# [GOAL]
Reproduce the lines from the one containing "From the camera's" through the one containing "6688 centimetres", both included, word for word.

# [EXERCISE MATERIAL]
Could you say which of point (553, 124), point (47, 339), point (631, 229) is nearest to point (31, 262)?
--
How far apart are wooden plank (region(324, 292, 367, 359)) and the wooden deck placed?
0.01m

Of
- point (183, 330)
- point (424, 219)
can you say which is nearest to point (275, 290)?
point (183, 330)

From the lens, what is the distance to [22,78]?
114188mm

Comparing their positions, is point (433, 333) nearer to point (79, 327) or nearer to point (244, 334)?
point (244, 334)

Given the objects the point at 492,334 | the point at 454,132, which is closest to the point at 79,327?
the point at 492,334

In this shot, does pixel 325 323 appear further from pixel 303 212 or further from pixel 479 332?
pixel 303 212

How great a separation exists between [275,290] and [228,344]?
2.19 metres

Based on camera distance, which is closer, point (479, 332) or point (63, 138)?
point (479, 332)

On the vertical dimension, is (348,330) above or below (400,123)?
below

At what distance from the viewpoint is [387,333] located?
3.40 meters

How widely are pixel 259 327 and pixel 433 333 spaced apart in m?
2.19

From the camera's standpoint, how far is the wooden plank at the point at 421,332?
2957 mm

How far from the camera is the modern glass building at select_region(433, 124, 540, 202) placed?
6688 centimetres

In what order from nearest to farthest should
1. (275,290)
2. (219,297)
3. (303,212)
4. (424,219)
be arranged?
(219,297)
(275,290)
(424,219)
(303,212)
---
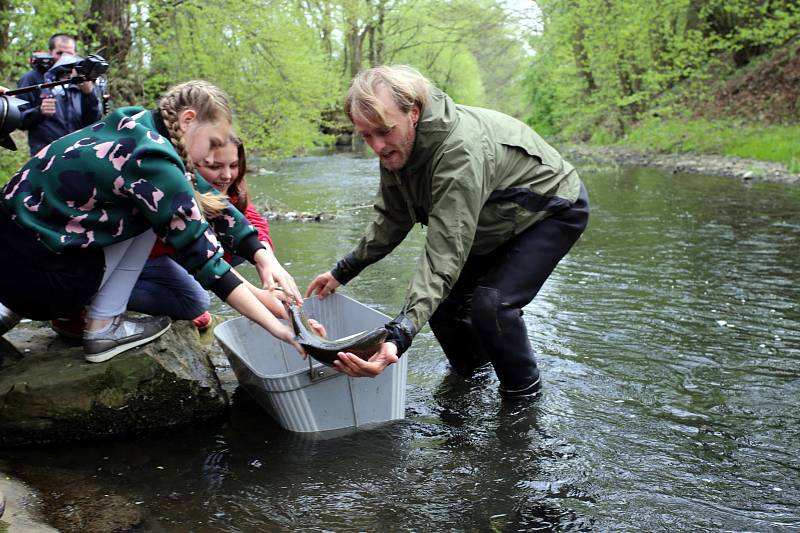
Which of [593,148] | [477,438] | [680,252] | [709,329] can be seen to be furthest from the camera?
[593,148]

# [RESULT FOR THIS EXERCISE]
From the camera's standpoint, how far is the wooden plank at the point at 421,332?
2957 mm

How far from the camera is the modern glass building at select_region(433, 124, 540, 202) placed?
6688 centimetres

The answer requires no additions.